项羽道:“皇帝让我来军中戍边,我见到了很多人很多事,我确实变了,章邯的儿子章敬常与我说过打仗是会死人的,每一次领兵作战都要慎重思量,每一次进攻的最佳时机,都不能错过。”
“还有那个韩信。”项羽接过一旁裨将递来的一块甜瓜,他咬下又一口,又道:“韩信常说他最讨厌打仗,每一次打仗都要行军跋涉,都要调度粮草,他最爱的事是看书,不是打仗。”

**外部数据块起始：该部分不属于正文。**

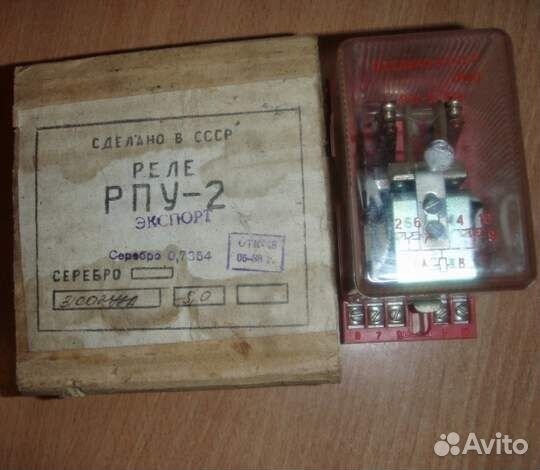 Реле промежуточное рпу-2 31002 У3А IP40 -5A
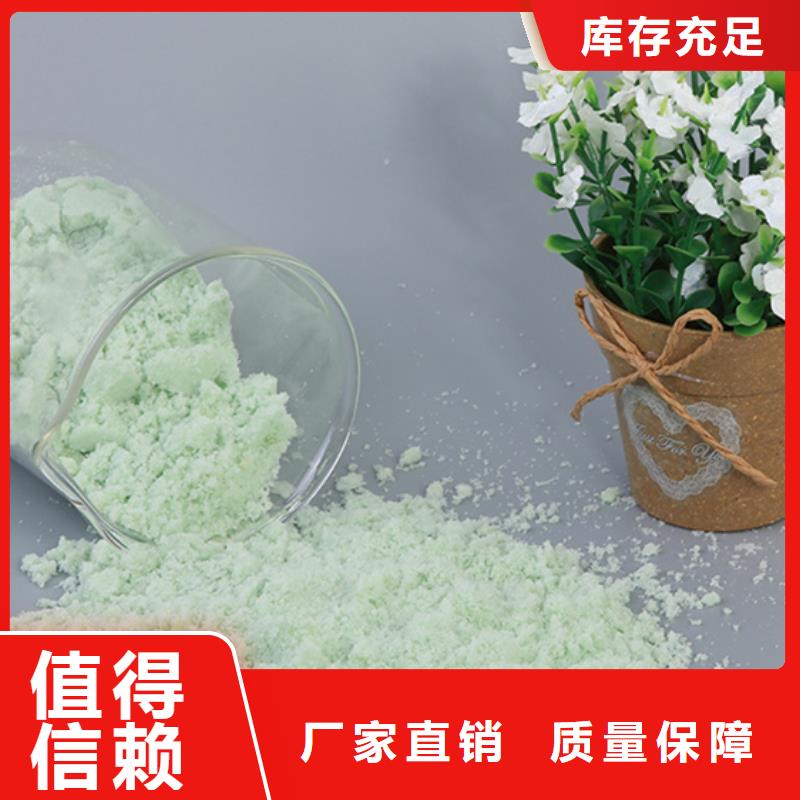 食品级硫酸亚铁拥有多家成功案例货真价实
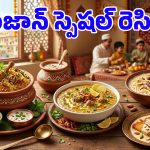 Ramadan Eid 2026: రంజాన్ ఈద్ విందులో ఈ 4 వంటకాలు ఉండి తీరాల్సిందే!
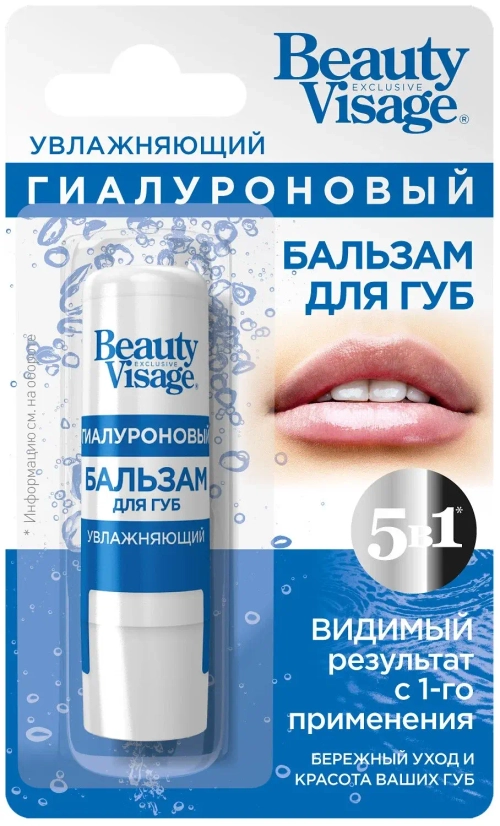 Фитокосметик Увлажняющий гиалуроновый бальзам для губ «Beauty Visage » 3,6г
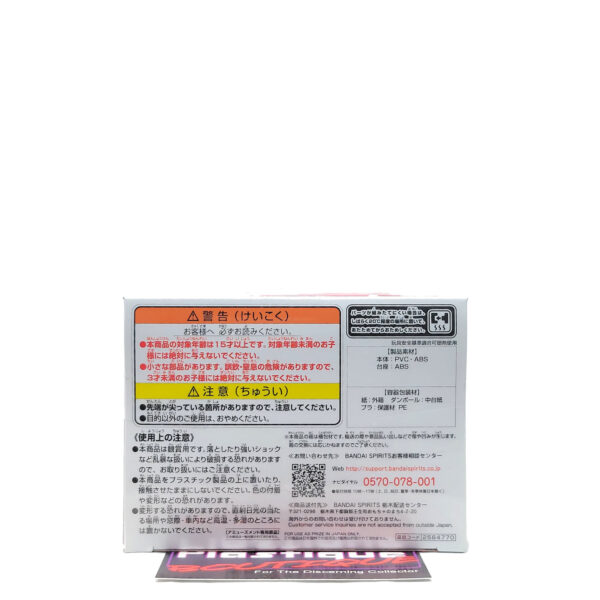 QPosket Cardcaptor Sakura: Clow Card (Type A)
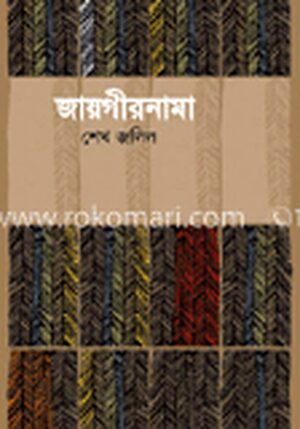 জায়গীরনামা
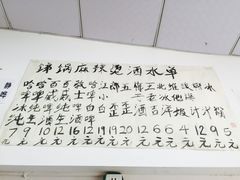 -咏勝锑锅麻辣烫(净居寺路总店)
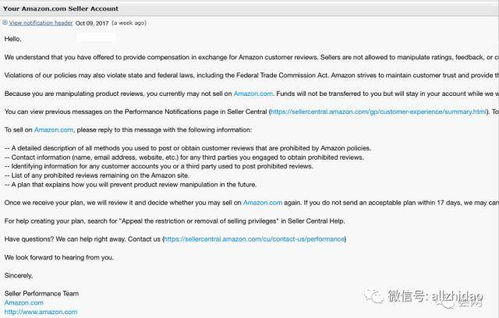 On Holding上调展望,保持高端定位不打折策略 On Holding上调展望,保持高端定位不打折策略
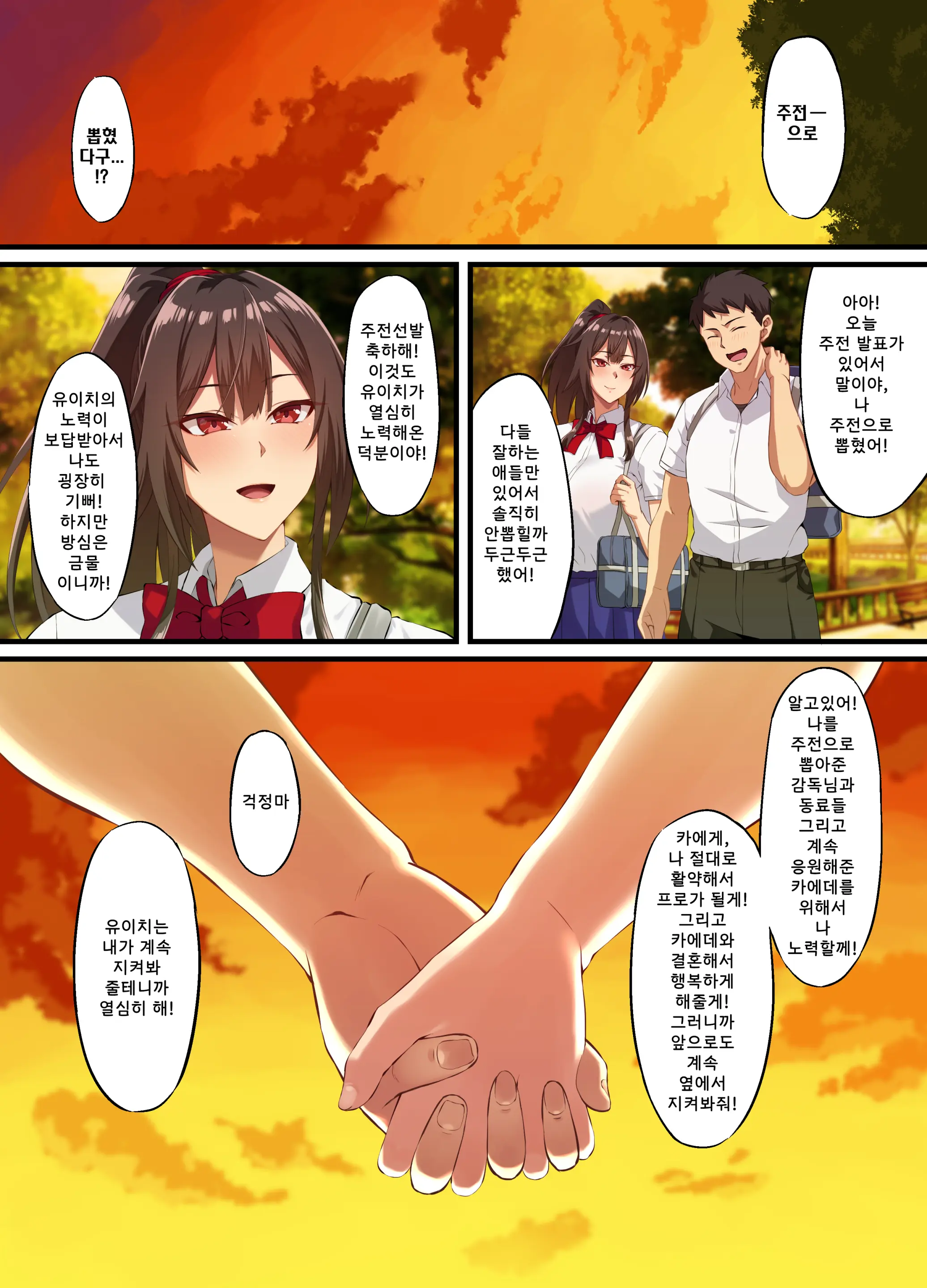 Ochiba Tori | 타락잎잡기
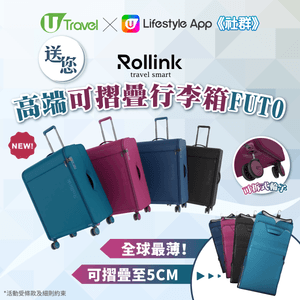 【搶先體驗‼️】送全球最薄Rollink可摺疊行李箱！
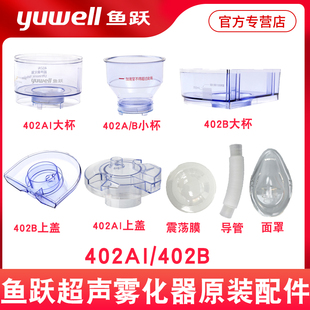 鱼跃雾化器配件超声雾化器402AI 402B雾化杯盖子面罩波纹管震荡膜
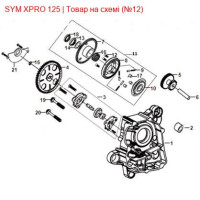 Болт торцевий 6*10 SYM Crox, SYMPHONY, X-Pro 90002-XB3-0000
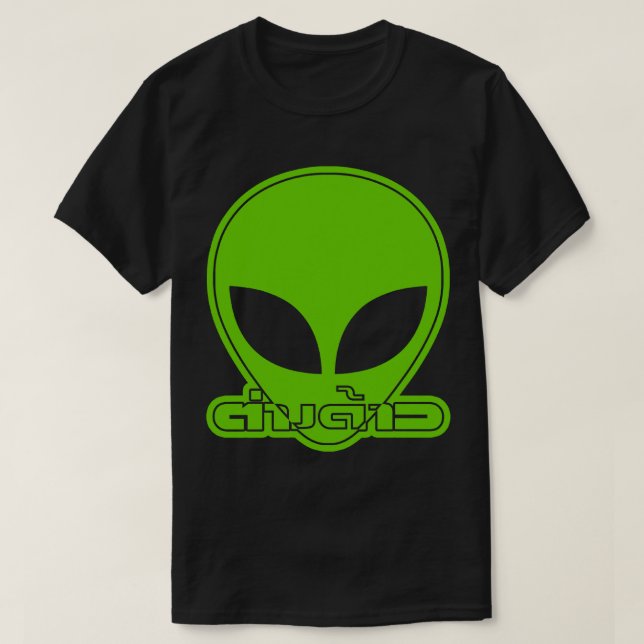 T-shirt Alien [Étranger] Tang Dao ► Script en thaï (Design devant)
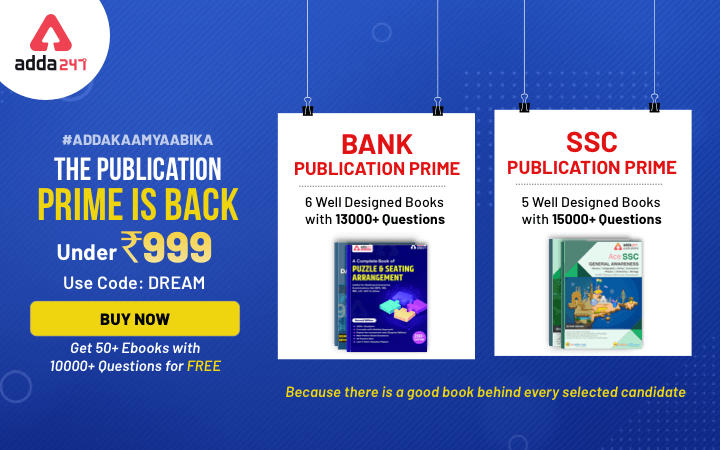 Bank Publication Prime is Back- Best Books for Bank Exams 2020 in Hindi | Latest Hindi Banking jobs_2.1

张良吃了一块羊肉就吃饱了,他又接过葡萄酿饮了一口,在蜀中也好,在关中养病也罢,他还是第一次吃的这么痛快。
项羽道:“子房先生,自便。”
张良再一次行礼。
而后,张良在此地军中住了几天,见到了一队新来边军的年轻人。
这些人刚来这里就因没有穿戴好甲胄,就被项羽鞭笞了。
张良一直旁观着这一切,等队伍重新整理好,便与他们一同去了天山。
在去天山的路上,张良回想起他来这里的目的,当年项梁项伯几次相约,让他一起反秦复辟六国。
可是当时,张良并不想信任项梁。
以项梁的胸襟与眼界多半是容不下他张良。
在去天山的路上,项羽与张良说起了他的大哥刘邦。
项羽道:“我的大哥刘邦,重情重义,楚地豪杰无不敬重。”
张良坐在马背上,道:“在下也听闻过此人。”
项羽再道:“刘邦此人只要遇到兄弟与难事,他真的倾尽所有相助,有些人只是口中的重情重义,人前人后又是两张脸,可刘邦不同,他是真的会为了兄弟们着想,哪怕他的兄弟穷困潦倒,他也会相助,从不会抛弃兄弟。”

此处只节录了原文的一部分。